A big proxy network takedown is good news, but the interesting part isn’t the disruption itself. It’s that two million consumer devices were part of a criminal supply chain, and most of their owners had no idea.
What happened
Google and international law enforcement agencies disrupted NetNut, a residential proxy network. The service sold access to over two million compromised Android devices—mostly smart TVs and streaming boxes. Attackers used these devices to anonymize their traffic for credential stuffing and other fraudulent activity. The takedown cuts off a significant source of infrastructure for those groups.
What people will get wrong
The easy takeaway is to celebrate a law enforcement win and move on. But that misses the point. The real failure mode here isn’t one criminal network; it’s the massive, unsecured attack surface created by consumer IoT devices.
This is really an ownership problem. Who is responsible for the security of a smart TV? The user? The manufacturer? The ISP? If nobody owns the asset, nobody owns the risk when it gets absorbed into a botnet that can be used to attack your company.
A practitioner’s view
Okay, but what does this mean for a corporate security team? We don’t manage our employees’ smart TVs.
This is a visibility problem. Traffic from these compromised devices looks just like legitimate residential IP addresses, making it much harder to detect credential stuffing and other automated attacks. The core question this story raises is: can you actually distinguish malicious residential proxy traffic from your real users?

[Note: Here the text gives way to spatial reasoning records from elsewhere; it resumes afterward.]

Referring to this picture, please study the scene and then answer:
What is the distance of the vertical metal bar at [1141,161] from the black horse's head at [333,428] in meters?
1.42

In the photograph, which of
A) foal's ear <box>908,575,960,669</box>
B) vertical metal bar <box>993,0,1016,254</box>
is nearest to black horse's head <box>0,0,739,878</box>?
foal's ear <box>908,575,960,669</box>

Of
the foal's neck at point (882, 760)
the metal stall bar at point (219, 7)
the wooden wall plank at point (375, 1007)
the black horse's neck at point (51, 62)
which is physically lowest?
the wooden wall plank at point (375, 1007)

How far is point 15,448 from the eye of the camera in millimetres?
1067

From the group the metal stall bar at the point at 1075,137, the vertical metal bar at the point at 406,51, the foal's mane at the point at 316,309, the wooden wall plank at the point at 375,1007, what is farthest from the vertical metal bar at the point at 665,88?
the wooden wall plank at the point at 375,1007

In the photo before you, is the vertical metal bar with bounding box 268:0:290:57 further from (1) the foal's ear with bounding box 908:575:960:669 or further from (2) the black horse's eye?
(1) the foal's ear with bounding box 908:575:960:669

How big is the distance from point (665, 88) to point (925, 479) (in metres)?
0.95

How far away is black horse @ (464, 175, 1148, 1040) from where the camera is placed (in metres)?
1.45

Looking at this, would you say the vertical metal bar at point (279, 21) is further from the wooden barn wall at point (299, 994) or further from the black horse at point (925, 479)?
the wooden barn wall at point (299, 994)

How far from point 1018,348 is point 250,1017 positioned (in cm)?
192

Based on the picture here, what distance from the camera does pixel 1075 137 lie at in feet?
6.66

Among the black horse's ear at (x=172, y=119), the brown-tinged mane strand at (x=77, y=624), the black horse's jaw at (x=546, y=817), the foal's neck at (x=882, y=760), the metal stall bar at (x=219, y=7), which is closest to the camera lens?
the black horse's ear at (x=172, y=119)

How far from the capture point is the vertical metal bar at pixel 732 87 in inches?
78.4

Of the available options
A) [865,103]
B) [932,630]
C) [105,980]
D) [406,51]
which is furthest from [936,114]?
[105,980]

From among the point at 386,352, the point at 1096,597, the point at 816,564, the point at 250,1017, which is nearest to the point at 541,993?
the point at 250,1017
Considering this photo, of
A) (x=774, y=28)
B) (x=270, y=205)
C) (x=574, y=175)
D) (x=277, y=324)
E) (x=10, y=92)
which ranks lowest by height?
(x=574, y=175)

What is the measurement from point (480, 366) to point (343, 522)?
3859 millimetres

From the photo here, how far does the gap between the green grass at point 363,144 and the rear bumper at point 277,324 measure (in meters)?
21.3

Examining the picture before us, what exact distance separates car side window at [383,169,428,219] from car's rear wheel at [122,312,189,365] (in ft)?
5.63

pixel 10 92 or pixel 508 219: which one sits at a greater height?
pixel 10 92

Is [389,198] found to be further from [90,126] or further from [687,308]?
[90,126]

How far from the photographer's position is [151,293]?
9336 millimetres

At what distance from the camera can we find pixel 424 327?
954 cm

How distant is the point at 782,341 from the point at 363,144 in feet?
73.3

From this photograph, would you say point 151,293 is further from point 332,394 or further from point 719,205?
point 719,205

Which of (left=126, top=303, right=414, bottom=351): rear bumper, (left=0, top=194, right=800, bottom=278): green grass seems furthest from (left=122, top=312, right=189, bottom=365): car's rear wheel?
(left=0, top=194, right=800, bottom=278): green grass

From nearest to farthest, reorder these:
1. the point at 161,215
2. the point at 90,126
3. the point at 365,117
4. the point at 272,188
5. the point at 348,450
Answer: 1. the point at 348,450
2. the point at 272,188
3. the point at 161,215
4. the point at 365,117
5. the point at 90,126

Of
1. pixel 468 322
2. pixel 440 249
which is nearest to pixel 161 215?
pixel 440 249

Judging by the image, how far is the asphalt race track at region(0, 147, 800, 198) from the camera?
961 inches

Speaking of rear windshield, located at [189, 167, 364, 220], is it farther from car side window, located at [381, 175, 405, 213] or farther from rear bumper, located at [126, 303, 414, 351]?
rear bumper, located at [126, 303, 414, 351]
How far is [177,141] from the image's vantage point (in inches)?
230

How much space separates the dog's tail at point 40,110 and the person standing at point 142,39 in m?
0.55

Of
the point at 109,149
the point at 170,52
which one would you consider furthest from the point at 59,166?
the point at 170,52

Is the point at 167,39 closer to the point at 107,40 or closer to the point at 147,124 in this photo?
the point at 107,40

That sounds simple, but it’s where detection and response programs break. It’s not a tooling problem by itself. It’s about knowing what your telemetry can and can’t see. The question is whether the team can prove what happened when an alert fires from an IP that looks like just another remote employee.
What to watch next
The headline is about the exploit, but the lesson is about the system around it. I’d use this as a prompt to ask some direct questions internally. Can we prove we can detect traffic from known malicious proxy networks? Do our logs even have the fidelity to make that call?
And if we find something, who owns the response? This is less about panic and more about verifying that your controls work the way you assume they do, before the next headline drops.
Generated from Hermes Relay’s daily cyber briefing and edited through Tony’s practitioner voice profile before publishing to this blog.
Source: NetNut proxy network disrupted, 2 million infected devices cut off
Pipeline note: lens: Supply chain and third-party risk; draft model: projects/project-a89720ac-d6be-45fe-a4b/locations/us-central1/publishers/google/models/gemini-2.5-flash.